Он открыл чемодан. Одежда, наверное, лежала где-то на дне, потому что сверху были игрушки, – неужели он в них играет? – комиксы, журнал «Радио-Таймс», пульт управления для видео, видимо, на случай, если ее пульт не станет работать, коробка мятных леденцов, красная бейсболка, видеокассета с фильмом.
– Я сам смогу сделать себе комнату. Я сделаю, как ты в прошлый раз. Перетащу все стулья, кроме одного, и уберу оттуда компьютер. Разложу диван в кровать и постелю белье.
– А как насчет работы, Уилл?
– Ты можешь позвонить Кейту и сказать, что я плохо себя чувствую, – Бекки подумала, что это для него что-то вроде записки в школу. – Ты скажешь, что мне завтра станет лучше, и пускай он заедет за мной сюда.
Он застегнул чемодан и потащил его в ее кабинет. Головная боль прошла, но Бекки все еще чувствовала сильную слабость. Она услышала, как он двигает мебель и напевает песенку гномов из «Белоснежки». Она знала, что пел он только в тех случаях, когда был очень счастлив.

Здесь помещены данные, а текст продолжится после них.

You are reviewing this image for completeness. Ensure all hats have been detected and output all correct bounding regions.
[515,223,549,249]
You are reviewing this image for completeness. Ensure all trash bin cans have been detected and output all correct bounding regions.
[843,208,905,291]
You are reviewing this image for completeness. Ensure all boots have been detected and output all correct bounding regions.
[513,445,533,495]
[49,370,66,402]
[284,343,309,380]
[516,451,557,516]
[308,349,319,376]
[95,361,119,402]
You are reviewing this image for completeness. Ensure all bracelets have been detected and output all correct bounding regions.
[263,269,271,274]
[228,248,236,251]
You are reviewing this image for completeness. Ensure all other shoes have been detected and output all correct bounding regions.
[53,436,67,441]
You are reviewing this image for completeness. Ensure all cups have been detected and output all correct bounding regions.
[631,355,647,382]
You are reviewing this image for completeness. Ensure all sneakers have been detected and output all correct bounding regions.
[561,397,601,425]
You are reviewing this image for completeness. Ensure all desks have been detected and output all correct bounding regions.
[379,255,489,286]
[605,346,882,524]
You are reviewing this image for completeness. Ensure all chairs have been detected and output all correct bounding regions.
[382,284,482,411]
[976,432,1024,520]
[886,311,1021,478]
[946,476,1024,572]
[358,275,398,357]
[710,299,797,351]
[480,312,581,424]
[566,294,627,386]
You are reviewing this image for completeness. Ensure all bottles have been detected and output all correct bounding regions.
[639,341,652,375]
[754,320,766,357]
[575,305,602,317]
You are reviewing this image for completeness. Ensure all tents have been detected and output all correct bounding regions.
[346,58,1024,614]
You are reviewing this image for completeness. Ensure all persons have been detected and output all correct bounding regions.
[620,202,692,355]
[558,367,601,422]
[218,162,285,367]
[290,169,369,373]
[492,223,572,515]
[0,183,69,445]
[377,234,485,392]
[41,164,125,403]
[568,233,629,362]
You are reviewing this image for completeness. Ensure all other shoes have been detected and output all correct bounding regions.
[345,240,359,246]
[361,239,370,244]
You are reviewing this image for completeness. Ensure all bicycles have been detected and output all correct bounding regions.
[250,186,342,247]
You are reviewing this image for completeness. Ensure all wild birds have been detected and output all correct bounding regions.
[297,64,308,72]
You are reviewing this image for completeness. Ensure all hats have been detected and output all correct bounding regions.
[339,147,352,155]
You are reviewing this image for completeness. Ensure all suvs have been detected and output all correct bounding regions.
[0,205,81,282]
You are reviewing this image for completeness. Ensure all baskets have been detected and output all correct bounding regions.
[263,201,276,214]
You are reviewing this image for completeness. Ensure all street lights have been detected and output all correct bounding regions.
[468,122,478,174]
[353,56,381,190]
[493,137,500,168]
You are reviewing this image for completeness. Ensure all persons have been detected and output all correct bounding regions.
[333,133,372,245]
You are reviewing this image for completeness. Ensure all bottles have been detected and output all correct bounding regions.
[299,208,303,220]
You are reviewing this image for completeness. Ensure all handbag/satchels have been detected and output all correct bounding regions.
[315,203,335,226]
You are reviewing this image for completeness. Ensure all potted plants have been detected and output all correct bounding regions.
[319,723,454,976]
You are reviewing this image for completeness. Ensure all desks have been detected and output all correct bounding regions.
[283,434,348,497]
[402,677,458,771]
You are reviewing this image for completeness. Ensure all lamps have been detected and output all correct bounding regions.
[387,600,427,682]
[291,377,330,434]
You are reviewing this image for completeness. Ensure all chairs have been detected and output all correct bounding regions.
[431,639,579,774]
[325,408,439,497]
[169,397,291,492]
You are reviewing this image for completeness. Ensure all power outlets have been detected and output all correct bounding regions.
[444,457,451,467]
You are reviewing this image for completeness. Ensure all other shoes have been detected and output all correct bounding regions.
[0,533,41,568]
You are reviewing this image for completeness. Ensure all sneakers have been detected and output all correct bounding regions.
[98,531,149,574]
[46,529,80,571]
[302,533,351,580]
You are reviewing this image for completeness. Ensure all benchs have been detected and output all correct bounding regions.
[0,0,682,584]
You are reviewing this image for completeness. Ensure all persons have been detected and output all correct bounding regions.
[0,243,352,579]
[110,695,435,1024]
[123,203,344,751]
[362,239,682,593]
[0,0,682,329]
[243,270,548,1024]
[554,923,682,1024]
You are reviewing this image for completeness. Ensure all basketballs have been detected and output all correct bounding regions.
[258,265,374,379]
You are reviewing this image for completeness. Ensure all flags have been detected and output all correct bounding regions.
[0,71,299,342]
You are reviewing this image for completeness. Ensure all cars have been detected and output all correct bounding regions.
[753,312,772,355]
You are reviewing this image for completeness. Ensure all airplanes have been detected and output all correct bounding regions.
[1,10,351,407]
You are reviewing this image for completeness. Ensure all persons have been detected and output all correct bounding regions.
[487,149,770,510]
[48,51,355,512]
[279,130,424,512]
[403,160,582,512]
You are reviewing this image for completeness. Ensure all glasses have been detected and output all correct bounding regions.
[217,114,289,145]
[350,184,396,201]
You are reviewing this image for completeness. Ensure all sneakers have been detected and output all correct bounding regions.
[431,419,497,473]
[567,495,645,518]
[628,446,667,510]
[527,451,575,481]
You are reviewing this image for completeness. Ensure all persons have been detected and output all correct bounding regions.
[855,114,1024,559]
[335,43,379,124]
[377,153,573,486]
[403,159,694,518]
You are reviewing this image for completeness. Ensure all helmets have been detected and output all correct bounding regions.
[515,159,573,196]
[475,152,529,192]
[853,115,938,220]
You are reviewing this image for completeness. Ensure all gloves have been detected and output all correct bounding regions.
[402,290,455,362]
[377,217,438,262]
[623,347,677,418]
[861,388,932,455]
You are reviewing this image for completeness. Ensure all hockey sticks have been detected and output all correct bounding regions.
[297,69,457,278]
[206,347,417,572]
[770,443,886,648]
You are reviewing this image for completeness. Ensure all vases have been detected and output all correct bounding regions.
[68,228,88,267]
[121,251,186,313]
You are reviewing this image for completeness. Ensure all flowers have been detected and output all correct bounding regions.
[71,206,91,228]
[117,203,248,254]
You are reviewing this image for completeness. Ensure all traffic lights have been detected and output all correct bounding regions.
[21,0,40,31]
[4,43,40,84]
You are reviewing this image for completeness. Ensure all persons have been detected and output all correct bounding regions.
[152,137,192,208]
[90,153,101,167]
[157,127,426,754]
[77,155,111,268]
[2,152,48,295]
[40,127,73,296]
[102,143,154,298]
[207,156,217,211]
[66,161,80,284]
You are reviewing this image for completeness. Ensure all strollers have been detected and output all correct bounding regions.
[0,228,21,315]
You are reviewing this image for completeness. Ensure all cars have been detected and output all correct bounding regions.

Что оставалось делать? Если он пойдет завтра на работу, то и она тоже. Ему придется оставаться одному часа на два каждый день, но это не так страшно. Она ведь уже рассталась с любовником, а других она не заведет. Телевизор будет работать по утрам и вечерам, постоянно. Но чувство вины исчезнет навсегда. На смену ему придет немного мертвящий и безжизненный покой. Ею теперь станет руководить этот мягкий, странный ребенок. Покой будет с ней постоянно, во сне и при пробуждении, в ее походах на работу и возвращениях с работы. А что, если вместе с чувством вины ее оставит и желание выпивать? Может быть. Однажды.
Его приход был неизбежен. Возможно, где-то в глубине души она всегда знала, что это случится. Она просто старалась отодвинуть этот роковой день. Но ведь я люблю его, думала Бекки, и эти слова казались ей пустыми. На самом ли деле она его любила? Она вообще любила кого-нибудь?
Бекки поставила локти на стол, обхватила голову руками и заплакала. Она плакала из-за автокатастрофы, этой неправильной хромосомы Уилла, из-за жестокого мира, и просто жалея себя.
Из кабинета доносилась песня Уилла: «Хей-хо, хей-хо, за работу примемся…»
– Тебе надо было сразу известить нас, еще прошлой ночью, – сказал инспектор Криппен. – В день, когда это случилось. Не ждать.
– Я думал, вы будете рады получить от меня такое описание Ротвейлера, о котором можно только мечтать, – Анвар не сильно расстроился.
Ему было плевать. Если полицейские ничего не предпримут, он обратится к журналистам, а потом посмотрим, как этим дуракам влетит за невыполнение служебных обязанностей. Тем более при попытке задушить человека.
– Давай посмотрим на твою шею.
Анвар надел свитер с высоким воротником, но он не стыдился своей раны, а просто хотел произвести на них впечатление, когда откроет горло и все увидят побагровевшую, опухшую полосу.
Оба полицейских, Криппен и Зулуета, отреагировали именно так, как он предполагал.
– Какой ужас! – отшатнулся Криппен. – Боюсь, останется шрам.
– Тебе не мешало бы побывать у доктора, – сказал Зулуета. – Это нужно осмотреть.